Finally, 2000 and 2017 tracts are bound together as allTracts.

allTracts <- 
  rbind(dplyr::select(tracts00, distToParks, halfMile, MedRent, TotalPop, 
                      pctWhite, pctBachelors, pctPoverty, year), 
        dplyr::select(tracts17,distToParks, halfMile, MedRent, TotalPop, 
                      pctWhite, pctBachelors, pctPoverty, year))

5. Are 10 minute walk times equally distributed throughout City?

Figure 4 maps the halfMile indicator to illustrate for 2000 and 2017, where the shorter walks are throughout Philadelphia. Interestingly, these patterns seems to be systematic.

ggplot() + 
  geom_sf(data=allTracts, aes(fill = halfMile)) +
  geom_sf(data=parks2, colour=NA, fill="black") +
  facet_wrap(~year) +
  scale_fill_manual(values = palette5[c(1,5)],
                    name="Walk Distance") +
  labs(title = "Census tracts within 10 minute walk (half mile) to nearest park,
       \nPhiladelphia",
       subtitle = "Parks overlayed; Distance measured from tract centroid to nearest park 
       boundary",
       caption = "Figure 4") +
  mapTheme()

Are shorter walks clustered near shorter walks in 2017? Are farther walks clustered near farther walks? In other words, is park access clustered? Below we test the spatial autocorrelation (clustering) of these outcomes using a Join Count test. This is a null hypothesis test that asks whether the halfMile labels are more clustered than we might expect due to random chance alone.

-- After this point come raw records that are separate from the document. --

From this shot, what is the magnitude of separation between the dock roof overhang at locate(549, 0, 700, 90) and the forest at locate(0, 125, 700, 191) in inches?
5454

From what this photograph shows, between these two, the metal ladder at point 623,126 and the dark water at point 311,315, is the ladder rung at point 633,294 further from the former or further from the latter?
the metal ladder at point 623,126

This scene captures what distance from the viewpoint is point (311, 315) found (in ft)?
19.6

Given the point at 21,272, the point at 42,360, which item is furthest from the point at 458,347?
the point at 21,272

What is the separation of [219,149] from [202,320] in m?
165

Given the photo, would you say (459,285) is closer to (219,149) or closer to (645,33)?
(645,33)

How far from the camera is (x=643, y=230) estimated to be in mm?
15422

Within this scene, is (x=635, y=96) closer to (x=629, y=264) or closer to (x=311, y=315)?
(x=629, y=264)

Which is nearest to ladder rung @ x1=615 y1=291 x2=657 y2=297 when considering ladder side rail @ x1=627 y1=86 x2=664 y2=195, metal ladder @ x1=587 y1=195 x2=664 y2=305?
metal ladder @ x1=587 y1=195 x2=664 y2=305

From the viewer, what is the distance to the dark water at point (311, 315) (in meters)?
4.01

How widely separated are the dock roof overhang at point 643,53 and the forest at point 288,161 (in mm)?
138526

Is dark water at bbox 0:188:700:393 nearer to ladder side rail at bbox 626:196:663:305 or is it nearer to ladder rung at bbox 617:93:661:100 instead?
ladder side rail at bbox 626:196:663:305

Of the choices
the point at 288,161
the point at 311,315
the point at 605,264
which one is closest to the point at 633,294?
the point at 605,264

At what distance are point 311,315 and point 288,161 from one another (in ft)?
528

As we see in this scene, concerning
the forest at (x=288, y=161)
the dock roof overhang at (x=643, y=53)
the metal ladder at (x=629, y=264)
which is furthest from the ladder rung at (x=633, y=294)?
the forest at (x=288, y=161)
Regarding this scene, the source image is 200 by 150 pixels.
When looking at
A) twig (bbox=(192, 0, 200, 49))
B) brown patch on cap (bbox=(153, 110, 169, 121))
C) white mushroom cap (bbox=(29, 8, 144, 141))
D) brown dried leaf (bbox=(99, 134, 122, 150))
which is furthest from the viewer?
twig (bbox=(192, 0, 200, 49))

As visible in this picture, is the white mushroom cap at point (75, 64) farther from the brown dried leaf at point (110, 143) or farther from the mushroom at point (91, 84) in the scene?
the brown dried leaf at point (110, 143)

To do so, tracts17 is converted to centroids and xy coordinates. A nearest neighbor spatial weights matrix is created and the Join Count test is run.

Given the p-values, there is evidence, at least in 2017, to suggest that both low and high access seem to cluster near each other. This however, still doesn't tell us whether this systematic clustering falls along demographic differences. Let's explore that next.

coords17 <-  
  tracts17 %>%
  st_centroid() %>% 
  st_coordinates() 

neighborList17 <- knn2nb(knearneigh(coords17, 5))
spatialWeights17 <- nb2listw(neighborList17, style="B")
joincount.test(filter(
  allTracts, year == 2017)$halfMile, 
  spatialWeights17)

## 
## 	Join count test under nonfree sampling
## 
## data:  filter(allTracts, year == 2017)$halfMile 
## weights: spatialWeights17 
## 
## Std. deviate for < 0.5 mile walk = 2.2444, p-value = 0.0124
## alternative hypothesis: greater
## sample estimates:
## Same colour statistic           Expectation              Variance 
##             192.00000             174.49086              60.86204 
## 
## 
## 	Join count test under nonfree sampling
## 
## data:  filter(allTracts, year == 2017)$halfMile 
## weights: spatialWeights17 
## 
## Std. deviate for > 0.5 mile walk = 1.5755, p-value = 0.05757
## alternative hypothesis: greater
## sample estimates:
## Same colour statistic           Expectation              Variance 
##              327.5000              314.4909               68.1806

6. Do measures of race and income vary by 10 minute walk status?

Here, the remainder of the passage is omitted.